* _Short problem_: Can you put every line of the data below into a JSON list of strings, one string per line, with the blank lines left out?

-- start of Data for this task --

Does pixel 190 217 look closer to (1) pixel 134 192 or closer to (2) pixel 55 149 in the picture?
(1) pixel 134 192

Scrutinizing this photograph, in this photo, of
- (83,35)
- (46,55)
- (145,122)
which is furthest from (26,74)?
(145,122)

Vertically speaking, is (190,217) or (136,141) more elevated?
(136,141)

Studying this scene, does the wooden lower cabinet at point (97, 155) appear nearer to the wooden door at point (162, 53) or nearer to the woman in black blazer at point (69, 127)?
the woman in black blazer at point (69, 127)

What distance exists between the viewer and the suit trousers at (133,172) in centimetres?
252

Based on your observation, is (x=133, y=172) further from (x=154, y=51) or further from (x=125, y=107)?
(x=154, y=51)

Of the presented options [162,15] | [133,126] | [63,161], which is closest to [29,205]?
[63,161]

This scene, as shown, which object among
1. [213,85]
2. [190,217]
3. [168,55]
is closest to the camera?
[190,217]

-- end of Data for this task --

* _Solution below_:
[
  "Does pixel 190 217 look closer to (1) pixel 134 192 or closer to (2) pixel 55 149 in the picture?",
  "(1) pixel 134 192",
  "Scrutinizing this photograph, in this photo, of",
  "- (83,35)",
  "- (46,55)",
  "- (145,122)",
  "which is furthest from (26,74)?",
  "(145,122)",
  "Vertically speaking, is (190,217) or (136,141) more elevated?",
  "(136,141)",
  "Studying this scene, does the wooden lower cabinet at point (97, 155) appear nearer to the wooden door at point (162, 53) or nearer to the woman in black blazer at point (69, 127)?",
  "the woman in black blazer at point (69, 127)",
  "What distance exists between the viewer and the suit trousers at (133,172) in centimetres?",
  "252",
  "Based on your observation, is (x=133, y=172) further from (x=154, y=51) or further from (x=125, y=107)?",
  "(x=154, y=51)",
  "Of the presented options [162,15] | [133,126] | [63,161], which is closest to [29,205]?",
  "[63,161]",
  "This scene, as shown, which object among",
  "1. [213,85]",
  "2. [190,217]",
  "3. [168,55]",
  "is closest to the camera?",
  "[190,217]"
]